PASSAGE PROVIDED →
^^^^^^^^^^^^^^^^

What to do when visiting Lyon? Fourvière Hill, praying hill, is a great place to start. Here are the points of interest and brief description of their respective history.
The area is famous for its slopes known as montée. So instead of taking the public transport, I walked from Vieux Lyon (old town).
The walk was 1.1km, per google it’s a 20min walk. But hey, I took lots of photos, so it turned into an 1 hour stroll. In case you’re interested in doing this too, the longest staircase route is Montée des Carmes-Déchaussées, 798 steps (technically, it’s 2 montée in one, because half way it joins up with Montée Nicolas de Lange)
Please note that it is possible to go up to Fourvière Hil with a bus or funiclar from Vieux Lyon metro station.
Here are some photos of what was spotted between the old town and up the hill. I particularly liked the golden roses path. It made me felt like a pilgrim 😛
**Click on photos to view the caption. Remember to always look back 😉
Once reached the top of the hill, you’ll spot some binoculars and a bunch of selfie taking people LOL I didn’t have my wide angle lens on me, but here’s the view on a cloudy, winter’s day. My photo really does not do it justice.
La Basilique Notre Dame de Fourvière
8 Place de Fourvière, Lyon 69005
UNESCO world heritage site
Architecture style: Romanesque and ByzantineBasilique de Fourvière is a gorgeous sanctuary on top of the hill. It was consecrated on 16th June 1896 (building began 1872). The opulent Byzantine interior design gave this cathedral a highly unusual look. The amount of mosaic that’s going on alone makes it worthy of a visit.The late pope, John Paul II, has visited this cathedral in 1986. During his visit, he attracted 1 million people to the streets of Lyon. To put things in perspective, Lyon has a population of 1.7m in year 2017. Can you imagine the chaos back in 1986?

^^^^^^^^^^^^^^^^

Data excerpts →
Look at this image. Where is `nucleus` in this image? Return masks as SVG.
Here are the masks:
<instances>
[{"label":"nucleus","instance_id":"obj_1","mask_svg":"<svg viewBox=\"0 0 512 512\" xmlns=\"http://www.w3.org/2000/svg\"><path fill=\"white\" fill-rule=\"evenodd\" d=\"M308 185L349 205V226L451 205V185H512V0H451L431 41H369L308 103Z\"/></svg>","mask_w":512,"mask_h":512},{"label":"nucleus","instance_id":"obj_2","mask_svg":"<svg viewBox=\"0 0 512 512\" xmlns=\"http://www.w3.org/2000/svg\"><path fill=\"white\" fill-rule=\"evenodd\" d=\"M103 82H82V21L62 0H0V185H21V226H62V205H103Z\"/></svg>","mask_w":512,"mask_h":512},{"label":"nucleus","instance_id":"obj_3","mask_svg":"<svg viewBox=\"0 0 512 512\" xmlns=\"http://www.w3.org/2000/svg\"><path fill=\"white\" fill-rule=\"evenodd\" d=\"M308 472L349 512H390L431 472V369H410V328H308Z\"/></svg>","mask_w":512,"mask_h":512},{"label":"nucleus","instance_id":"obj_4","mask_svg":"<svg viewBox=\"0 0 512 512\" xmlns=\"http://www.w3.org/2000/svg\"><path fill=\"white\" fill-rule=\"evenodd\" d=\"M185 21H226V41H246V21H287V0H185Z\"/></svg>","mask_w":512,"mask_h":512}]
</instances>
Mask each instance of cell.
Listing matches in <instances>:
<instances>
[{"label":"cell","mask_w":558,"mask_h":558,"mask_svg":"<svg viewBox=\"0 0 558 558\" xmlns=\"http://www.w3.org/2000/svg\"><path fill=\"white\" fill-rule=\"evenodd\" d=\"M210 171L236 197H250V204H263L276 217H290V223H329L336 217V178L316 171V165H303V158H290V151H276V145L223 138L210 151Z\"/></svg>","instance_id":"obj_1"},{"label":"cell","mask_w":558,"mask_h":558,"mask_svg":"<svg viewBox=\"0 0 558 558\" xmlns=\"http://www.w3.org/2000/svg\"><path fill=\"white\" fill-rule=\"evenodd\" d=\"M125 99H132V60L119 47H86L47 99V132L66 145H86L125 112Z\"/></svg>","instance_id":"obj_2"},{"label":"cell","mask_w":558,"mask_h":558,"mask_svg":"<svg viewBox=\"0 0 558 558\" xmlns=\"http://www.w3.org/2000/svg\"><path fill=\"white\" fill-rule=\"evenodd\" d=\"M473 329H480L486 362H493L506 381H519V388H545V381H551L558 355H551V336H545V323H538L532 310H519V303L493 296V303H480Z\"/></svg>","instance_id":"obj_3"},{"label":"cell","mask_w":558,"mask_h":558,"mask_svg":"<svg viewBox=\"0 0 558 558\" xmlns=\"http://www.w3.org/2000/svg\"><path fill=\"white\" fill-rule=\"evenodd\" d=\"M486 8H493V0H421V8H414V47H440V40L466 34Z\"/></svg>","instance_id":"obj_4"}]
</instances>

^^^^^^^^^^^^^^^^

PROBLEM 1 →
Answer the following questions about the Fourvière Hill passage.
(a) How many steps does the Montée des Carmes-Déchaussées route have?
(b) On what date was the Basilique de Fourvière consecrated?
(c) In what year did Pope John Paul II visit the basilica?
PROBLEM 2 → Go on writing the Fourvière Hill passage, picking up right after its final sentence.

OUTPUT 1 →
(a) 798 steps.
(b) 16th June 1896.
(c) 1986.

OUTPUT 2 →
Ancient Theater of Fourvière
17 Rue Cléberg, Lyon 69005
Lyon was founded in 43BC by the Romans. Lyon was France earliest Roman capital. Anyone as surprised as me? Back then Lyon was called Lugdunum. Anyways, the “ruin” is now used for an annual event called Les Nuits de Fourvière. This summer art/music festival has been around since 1946 with 100k+ people showing up for this festival.
Has anyone been? How was it?
Museum of Gallo-Roman Civilisation
17 Rue Cléberg, Lyon 69005
This museum is next to the ruins. I did not visit this museum myself. I cannot comment on the exhibition quality. I mention this because it is next door to the ruins and it only make sense to make this part of the itinerary if you’re already heading this way.EUR 7 / adult. Please visit their official site for the most updated price and opening hours: http://www.museegalloromain.grandlyon.com/Lyon-Fourviere/Infos-pratiques
Over 2 million people visit Fourvière hill every year. It is nothing crazy like Notre Dame de Paris 13+ millions visitors per year.